**RECORD SET**

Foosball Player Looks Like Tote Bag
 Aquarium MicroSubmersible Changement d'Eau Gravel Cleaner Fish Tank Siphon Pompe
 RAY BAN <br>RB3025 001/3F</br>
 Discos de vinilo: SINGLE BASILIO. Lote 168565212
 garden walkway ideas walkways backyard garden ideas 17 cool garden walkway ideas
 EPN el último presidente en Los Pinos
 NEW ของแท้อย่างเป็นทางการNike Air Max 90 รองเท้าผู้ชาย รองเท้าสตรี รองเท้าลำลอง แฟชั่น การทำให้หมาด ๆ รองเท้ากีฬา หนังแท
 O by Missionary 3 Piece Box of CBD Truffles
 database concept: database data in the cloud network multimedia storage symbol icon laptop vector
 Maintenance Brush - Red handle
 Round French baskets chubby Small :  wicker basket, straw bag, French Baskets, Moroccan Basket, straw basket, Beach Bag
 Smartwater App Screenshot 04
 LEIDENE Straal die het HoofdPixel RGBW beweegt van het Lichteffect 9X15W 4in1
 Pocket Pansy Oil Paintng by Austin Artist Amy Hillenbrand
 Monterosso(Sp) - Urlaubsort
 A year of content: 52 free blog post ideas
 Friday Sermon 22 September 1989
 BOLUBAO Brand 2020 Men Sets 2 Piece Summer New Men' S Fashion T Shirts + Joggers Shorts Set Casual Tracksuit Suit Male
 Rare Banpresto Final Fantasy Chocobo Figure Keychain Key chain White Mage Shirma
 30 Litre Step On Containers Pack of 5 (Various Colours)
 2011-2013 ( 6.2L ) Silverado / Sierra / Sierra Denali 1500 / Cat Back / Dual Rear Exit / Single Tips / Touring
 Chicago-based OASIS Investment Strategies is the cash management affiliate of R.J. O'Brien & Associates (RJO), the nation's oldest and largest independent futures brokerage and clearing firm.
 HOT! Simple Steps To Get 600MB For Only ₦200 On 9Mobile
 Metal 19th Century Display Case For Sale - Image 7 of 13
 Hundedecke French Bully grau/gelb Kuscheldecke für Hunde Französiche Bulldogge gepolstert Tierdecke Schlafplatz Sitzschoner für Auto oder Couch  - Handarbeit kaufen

**WHAT YOU NEED TO DO**
Which lines in the records above hold the string "ideas"? Copy each of them.

**EXERCISE OUTPUT**
 garden walkway ideas walkways backyard garden ideas 17 cool garden walkway ideas
 A year of content: 52 free blog post ideas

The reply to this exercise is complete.